Le gouvernement dégaine cette mesure alors que dans deux affaires très médiatisées, des filles de 11 ans ont été considérées par la justice comme consentantes lors de rapports sexuels avec un majeur. Dans l’affaire de Pontoise, le parquet a finalement ouvert une enquête pour viol en février dernier.
L'exécutif souhaite rendre cette mesure applicable dès que la loi sera adoptée et publiée, y compris sur des faits antérieurs. Elle fait néanmoins débat : les principaux syndicats de magistrats ont mis en garde contre « des condamnations automatiques » qui découleraient d’une « présomption de culpabilité ».
Punir le cyber-harcèlement
Marlène Schiappa souhaite renforcer la lutte contre le harcèlement en ligne, délit puni par la loi depuis 2014 (de deux ans de prison et 30.000 euros d'amende), en élargissant sa définition. L’objectif est de pouvoir réprimer les « raids », lorsqu’une personne est la cible de contenus haineux provenant de plusieurs internautes, « de façon concertée». Le gouvernement veut pouvoir sanctionner un cyber-harceleur même s’il n’a pas harcelé de façon répétée la victime, mais avec un seul tweet ou un seul message.
Quant à l’application de cette mesure, le cabinet répond que « la disposition laisse au juge la possibilité de distinguer l’instigateur et les comparses, et de différencier et proportionner les peines à la gravité des actes commis, à la personnalité des auteurs et à leurs ressources ».
Création d'une infraction d'« outrage sexiste » passible d’une amende de 90 à 3.000 euros
Cette mesure a déjà fait couler beaucoup d’encre. Annonce-phare de Marlène Schiappa dès l’automne 2017, la lutte contre le harcèlement prendra la forme d’une amende pour « outrage sexiste », qui pourra être infligée en flagrant délit. Cet outrage est défini comme l'acte «d’imposer à une personne tout propos ou comportement à connotation sexuelle ou sexiste qui soit porte atteinte à sa dignité en raison de son caractère dégradant ou humiliant, soit crée à son encontre une situation intimidante hostile ou offensante».
Conformément aux propositions d’un rapport parlementaire sur le harcèlement de rue, le gouvernement a opté pour une contravention de catégorie 4, d’un montant de 90 euros si réglée immédiatement, pouvant grimper jusqu’à 750 euros, voire 1.500 euros en cas de circonstances aggravantes et 3.000 euros en cas de récidive.
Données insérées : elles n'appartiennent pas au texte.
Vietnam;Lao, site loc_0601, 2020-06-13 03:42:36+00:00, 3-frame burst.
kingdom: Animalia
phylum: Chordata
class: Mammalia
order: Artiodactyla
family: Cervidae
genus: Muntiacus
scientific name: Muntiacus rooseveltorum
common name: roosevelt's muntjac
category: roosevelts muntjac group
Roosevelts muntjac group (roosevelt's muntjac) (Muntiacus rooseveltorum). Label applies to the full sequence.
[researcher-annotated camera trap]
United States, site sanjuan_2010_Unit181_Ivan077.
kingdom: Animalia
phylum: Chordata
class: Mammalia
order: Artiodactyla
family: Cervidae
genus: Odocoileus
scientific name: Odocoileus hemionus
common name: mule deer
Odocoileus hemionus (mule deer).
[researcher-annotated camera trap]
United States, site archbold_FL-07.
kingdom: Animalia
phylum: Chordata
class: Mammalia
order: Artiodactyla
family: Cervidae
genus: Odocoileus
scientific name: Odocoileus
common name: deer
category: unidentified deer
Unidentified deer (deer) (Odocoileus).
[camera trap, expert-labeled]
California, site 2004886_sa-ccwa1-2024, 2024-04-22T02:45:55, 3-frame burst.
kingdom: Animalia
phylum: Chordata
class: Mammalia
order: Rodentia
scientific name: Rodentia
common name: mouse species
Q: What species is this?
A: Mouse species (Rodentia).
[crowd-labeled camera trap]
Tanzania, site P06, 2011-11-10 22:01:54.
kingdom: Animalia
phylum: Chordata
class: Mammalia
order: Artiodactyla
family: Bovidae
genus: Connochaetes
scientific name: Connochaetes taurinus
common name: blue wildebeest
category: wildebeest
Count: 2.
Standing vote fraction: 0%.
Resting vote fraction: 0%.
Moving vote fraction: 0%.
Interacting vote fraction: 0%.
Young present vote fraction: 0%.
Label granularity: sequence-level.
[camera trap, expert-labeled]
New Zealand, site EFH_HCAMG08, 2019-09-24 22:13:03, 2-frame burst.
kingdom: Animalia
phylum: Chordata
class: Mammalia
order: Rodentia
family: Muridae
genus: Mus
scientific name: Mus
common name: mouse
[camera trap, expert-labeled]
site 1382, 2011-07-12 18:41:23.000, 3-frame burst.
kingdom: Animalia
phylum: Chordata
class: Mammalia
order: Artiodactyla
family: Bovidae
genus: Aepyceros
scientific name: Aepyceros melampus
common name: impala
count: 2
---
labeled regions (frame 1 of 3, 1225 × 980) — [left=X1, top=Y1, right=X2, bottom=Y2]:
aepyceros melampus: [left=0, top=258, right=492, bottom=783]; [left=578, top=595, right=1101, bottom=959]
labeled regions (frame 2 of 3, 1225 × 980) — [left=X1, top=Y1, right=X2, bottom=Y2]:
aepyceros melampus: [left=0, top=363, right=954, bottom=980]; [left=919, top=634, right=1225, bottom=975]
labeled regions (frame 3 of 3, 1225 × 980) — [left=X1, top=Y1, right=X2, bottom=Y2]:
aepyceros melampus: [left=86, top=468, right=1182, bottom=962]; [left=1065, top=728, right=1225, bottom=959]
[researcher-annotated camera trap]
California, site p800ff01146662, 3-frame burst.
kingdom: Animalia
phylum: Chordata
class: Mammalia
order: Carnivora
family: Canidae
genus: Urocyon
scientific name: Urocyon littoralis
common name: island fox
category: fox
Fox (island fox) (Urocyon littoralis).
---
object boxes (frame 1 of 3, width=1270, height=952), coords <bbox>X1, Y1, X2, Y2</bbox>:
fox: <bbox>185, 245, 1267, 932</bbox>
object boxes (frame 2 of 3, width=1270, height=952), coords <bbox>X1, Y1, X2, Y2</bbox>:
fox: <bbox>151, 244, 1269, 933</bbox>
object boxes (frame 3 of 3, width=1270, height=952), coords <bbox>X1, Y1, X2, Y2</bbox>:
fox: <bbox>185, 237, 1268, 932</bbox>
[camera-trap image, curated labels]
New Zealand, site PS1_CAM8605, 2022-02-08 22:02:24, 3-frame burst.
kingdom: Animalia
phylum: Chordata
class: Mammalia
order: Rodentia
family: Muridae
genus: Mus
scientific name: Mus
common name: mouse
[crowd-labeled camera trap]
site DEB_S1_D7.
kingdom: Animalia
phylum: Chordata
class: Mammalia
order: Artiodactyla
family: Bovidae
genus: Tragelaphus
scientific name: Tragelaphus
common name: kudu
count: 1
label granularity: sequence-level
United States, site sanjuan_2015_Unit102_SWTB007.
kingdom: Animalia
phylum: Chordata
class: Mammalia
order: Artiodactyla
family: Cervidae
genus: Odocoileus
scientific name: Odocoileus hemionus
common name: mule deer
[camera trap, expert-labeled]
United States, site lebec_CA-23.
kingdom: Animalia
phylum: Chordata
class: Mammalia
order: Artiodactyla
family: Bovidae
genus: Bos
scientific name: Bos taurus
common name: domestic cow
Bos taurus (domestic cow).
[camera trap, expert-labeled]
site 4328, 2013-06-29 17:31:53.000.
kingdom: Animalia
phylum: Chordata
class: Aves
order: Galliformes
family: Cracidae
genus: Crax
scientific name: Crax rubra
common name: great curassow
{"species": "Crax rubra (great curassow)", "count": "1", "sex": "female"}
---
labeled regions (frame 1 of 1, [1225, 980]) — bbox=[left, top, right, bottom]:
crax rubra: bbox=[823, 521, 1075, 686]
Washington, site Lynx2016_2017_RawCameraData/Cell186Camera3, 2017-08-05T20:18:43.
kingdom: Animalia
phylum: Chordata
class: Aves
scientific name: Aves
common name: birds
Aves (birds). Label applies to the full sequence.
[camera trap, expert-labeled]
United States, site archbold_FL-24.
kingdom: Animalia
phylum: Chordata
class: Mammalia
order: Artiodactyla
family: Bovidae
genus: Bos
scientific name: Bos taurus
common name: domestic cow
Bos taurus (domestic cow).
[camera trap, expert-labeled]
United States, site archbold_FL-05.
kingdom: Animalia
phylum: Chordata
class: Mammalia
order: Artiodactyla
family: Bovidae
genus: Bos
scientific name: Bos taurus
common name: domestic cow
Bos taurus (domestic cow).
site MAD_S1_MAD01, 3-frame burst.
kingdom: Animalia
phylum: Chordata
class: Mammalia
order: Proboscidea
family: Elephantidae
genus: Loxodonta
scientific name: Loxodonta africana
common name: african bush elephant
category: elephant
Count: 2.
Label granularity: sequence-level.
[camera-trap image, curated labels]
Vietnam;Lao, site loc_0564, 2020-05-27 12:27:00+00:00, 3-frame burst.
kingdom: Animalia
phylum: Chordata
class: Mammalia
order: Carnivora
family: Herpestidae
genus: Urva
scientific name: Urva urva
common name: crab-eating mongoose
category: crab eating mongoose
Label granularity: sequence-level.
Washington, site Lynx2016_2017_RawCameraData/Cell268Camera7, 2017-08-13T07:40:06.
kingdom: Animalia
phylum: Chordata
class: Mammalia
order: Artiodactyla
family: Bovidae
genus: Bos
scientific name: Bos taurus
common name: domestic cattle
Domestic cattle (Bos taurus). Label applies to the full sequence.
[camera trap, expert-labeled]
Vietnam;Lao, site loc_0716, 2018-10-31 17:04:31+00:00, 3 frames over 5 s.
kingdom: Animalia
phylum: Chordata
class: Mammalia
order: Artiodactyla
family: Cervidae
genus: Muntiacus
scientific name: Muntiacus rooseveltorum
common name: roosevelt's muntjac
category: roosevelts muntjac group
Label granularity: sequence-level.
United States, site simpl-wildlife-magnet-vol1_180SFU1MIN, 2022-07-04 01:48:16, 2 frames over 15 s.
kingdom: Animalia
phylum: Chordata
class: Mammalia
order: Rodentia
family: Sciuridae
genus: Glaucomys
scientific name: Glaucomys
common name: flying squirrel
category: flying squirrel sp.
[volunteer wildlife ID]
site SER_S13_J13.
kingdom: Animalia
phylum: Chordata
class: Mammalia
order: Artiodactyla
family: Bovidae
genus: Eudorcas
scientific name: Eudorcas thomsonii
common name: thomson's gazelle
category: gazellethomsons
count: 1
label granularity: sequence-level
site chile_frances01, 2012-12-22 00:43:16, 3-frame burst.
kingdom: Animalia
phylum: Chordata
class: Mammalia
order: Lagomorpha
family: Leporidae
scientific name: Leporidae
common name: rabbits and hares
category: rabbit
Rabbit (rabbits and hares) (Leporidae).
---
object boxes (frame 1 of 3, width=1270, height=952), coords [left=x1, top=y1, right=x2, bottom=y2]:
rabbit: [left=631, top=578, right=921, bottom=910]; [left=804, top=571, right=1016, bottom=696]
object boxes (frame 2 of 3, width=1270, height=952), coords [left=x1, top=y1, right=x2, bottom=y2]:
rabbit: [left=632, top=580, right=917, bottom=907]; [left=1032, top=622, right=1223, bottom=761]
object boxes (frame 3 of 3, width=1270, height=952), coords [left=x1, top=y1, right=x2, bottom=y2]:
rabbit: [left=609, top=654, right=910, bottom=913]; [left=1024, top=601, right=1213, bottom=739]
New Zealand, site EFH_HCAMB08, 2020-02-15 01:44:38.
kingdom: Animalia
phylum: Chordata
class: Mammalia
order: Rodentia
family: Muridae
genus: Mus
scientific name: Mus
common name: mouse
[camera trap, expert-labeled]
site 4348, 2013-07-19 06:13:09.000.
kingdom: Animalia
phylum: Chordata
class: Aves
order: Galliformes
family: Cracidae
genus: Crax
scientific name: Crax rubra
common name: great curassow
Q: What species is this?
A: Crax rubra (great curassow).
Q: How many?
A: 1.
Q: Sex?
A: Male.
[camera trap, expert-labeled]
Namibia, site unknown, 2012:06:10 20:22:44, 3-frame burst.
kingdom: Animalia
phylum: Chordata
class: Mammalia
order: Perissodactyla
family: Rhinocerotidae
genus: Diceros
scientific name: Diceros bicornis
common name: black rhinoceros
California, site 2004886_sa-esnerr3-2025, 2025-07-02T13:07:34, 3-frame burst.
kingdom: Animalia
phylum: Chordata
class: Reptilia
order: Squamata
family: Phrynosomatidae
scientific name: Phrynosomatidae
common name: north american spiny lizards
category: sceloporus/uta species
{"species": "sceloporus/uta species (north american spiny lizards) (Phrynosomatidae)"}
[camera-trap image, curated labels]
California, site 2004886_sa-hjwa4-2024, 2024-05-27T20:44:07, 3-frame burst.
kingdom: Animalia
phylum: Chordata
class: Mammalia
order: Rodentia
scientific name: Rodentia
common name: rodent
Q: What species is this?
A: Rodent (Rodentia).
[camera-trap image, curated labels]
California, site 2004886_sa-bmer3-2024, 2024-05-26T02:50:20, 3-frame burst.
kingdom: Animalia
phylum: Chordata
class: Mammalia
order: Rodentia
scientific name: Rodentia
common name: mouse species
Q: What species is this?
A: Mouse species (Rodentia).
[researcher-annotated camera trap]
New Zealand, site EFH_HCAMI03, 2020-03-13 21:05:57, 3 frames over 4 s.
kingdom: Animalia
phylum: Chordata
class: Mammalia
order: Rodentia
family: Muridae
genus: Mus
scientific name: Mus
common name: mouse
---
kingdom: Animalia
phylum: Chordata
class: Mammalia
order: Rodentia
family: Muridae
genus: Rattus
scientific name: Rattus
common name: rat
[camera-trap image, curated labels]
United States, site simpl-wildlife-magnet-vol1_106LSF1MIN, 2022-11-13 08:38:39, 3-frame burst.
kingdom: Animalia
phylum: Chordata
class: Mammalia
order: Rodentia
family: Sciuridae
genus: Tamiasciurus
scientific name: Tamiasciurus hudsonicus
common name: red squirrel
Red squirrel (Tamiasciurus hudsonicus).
Des « stages de sensibilisation à l’ égalité hommes-femmes » pourront être imposés aux récidivistes.
Interrogée sur les difficultés d’appliquer une telle loi, Marlène Schiappa assure que les forces de police seront « déployées en nombre conséquent, notamment avec la création de la police de sécurité du quotidien » et défend la valeur « pédagogique » de cette mesure qui aura selon elle « valeur d’exemple ».
Allongement du délai de prescription pour les crimes sexuels commis sur mineurs
Le gouvernement veut porter à 30 ans le délai de prescription pour les crimes sexuels commis sur mineurs, à compter de leurs 18 ans, contre 20 actuellement. « Ce temps supplémentaire prend en compte le mécanisme de l’amnésie traumatique, fréquente à la suite de faits aussi graves », argumente le cabinet de la secrétaire d’Etat.
Cet allongement avait été recommandé en 2017 par une mission coprésidée par un magistrat et par l’animatrice Flavie Flament, qui avait révélé avoir été violée dans son adolescence.